Revise the data below by changing every instance of "jacket zipper" to "coat zipper" while leaving all other text unchanged. Omit the pictures from your output.

[Questions about scenes in images]
## begin
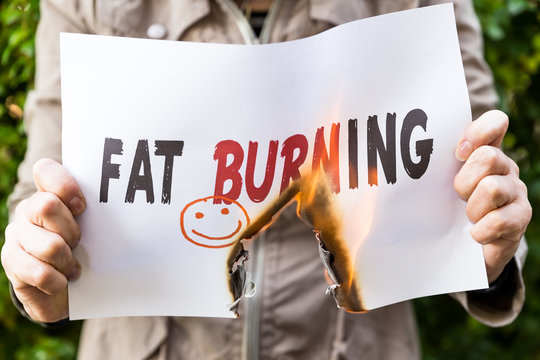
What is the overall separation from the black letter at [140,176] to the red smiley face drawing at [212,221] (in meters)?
0.06

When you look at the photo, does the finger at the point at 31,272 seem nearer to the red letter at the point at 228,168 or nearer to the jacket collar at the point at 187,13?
the red letter at the point at 228,168

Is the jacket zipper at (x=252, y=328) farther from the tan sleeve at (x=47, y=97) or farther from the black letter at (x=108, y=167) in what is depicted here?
the tan sleeve at (x=47, y=97)

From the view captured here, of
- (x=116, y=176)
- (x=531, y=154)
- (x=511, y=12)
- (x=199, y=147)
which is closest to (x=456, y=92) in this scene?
(x=199, y=147)

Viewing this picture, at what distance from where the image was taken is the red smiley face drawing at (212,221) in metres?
0.76

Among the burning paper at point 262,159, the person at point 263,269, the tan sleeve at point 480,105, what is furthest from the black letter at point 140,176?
the tan sleeve at point 480,105

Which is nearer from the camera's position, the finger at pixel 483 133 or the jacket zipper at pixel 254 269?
the finger at pixel 483 133

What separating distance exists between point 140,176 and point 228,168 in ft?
0.39

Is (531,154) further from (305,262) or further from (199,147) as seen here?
(199,147)

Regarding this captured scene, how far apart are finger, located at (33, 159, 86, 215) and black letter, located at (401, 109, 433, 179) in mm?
434

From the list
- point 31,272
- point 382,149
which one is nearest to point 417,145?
point 382,149

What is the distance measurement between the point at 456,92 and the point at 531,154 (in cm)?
90

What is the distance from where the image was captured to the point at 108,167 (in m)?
0.75

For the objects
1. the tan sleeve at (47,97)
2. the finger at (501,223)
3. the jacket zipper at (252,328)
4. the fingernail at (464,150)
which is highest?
the tan sleeve at (47,97)

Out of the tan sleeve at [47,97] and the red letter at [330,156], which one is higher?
the tan sleeve at [47,97]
## end
- _THE COMPLETED TASK_
What is the overall separation from the black letter at [140,176] to the red smiley face drawing at [212,221] (in meters)?
0.06

When you look at the photo, does the finger at the point at 31,272 seem nearer to the red letter at the point at 228,168 or nearer to the jacket collar at the point at 187,13?
the red letter at the point at 228,168

Is the coat zipper at (x=252, y=328) farther from the tan sleeve at (x=47, y=97) or farther from the black letter at (x=108, y=167) in what is depicted here?
the tan sleeve at (x=47, y=97)

From the view captured here, of
- (x=116, y=176)
- (x=531, y=154)
- (x=511, y=12)
- (x=199, y=147)
which is closest to (x=456, y=92) in this scene?
(x=199, y=147)

Viewing this picture, at what distance from where the image was taken is the red smiley face drawing at (212,221) in metres?
0.76

Among the burning paper at point 262,159, the person at point 263,269, the tan sleeve at point 480,105, what is furthest from the black letter at point 140,176?
the tan sleeve at point 480,105

Which is nearer from the camera's position, the finger at pixel 483 133 or the coat zipper at pixel 254 269?
the finger at pixel 483 133

What separating distance exists between point 140,176 and point 228,168 in ft?
0.39

Is (531,154) further from (305,262) or further from (199,147) as seen here?
(199,147)

Regarding this captured scene, how far apart are finger, located at (33, 159, 86, 215) and black letter, located at (401, 109, 433, 179) in mm?
434

From the list
- point 31,272
- point 382,149
which one is nearest to point 417,145?
point 382,149

What is the distance measurement between the point at 456,92 and the point at 531,154 (in cm)?
90

What is the distance from where the image was captured to the point at 108,167 (in m)?
0.75

For the objects
1. the tan sleeve at (47,97)
2. the finger at (501,223)
3. the coat zipper at (252,328)
4. the fingernail at (464,150)
which is highest?
the tan sleeve at (47,97)

Out of the tan sleeve at [47,97] and the red letter at [330,156], which one is higher?
the tan sleeve at [47,97]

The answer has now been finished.